Problem to solve: Decide whether each statement agrees with the article on South Africa's economy below, and answer yes or no for each, quoting the words of the text that decide it. (a) Farmers are expected to plant 35% more maize this year. (b) The long-run trend growth rate given for South Africa is 2%. (c) Jacob Zuma may soon face 783 charges.

Document extract:

Middle East & Africa | Rainbow stagnation

How corruption and bad policies are strangling South Africa

Business and the government are pulling in opposite directions on growth

|JOHANNESBURG

THE sprawl of cranes around Sandton, South Africa’s swanky financial district, and a dearth of empty beds in Cape Town, its tourist Mecca, point to an economy that shows some signs of rebounding from a deep slump earlier this year. Taken individually many indicators are buoyant: good rains mean that farmers are likely to plant 35% more maize this year; a weak rand has encouraged a 20% jump in the number of international tourists.

Yet add these numbers up and the equation still turns out badly: the economy will be lucky to limp in with growth about 0.5% this year and will not do very much more than 1.5-2% over the next few years. This is a percentage point or two below the long-run trend rate of 3%.

So what explains this black hole in the economy? The answer is almost entirely poor governance by Jacob Zuma, a president who may soon face 783 charges of fraud, corruption and racketeering.

Dataset excerpts:
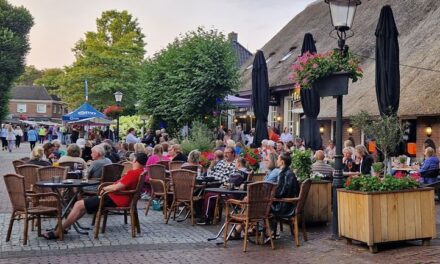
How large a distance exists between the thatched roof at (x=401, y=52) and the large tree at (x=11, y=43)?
14846mm

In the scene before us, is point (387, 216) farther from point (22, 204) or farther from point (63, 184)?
point (22, 204)

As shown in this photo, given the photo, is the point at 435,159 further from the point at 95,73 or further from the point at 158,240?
the point at 95,73

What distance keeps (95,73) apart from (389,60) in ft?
135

Written solution:
(a) Yes: "farmers are likely to plant 35% more maize this year"
(b) No: "the long-run trend rate of 3%"
(c) Yes: "a president who may soon face 783 charges of fraud, corruption and racketeering"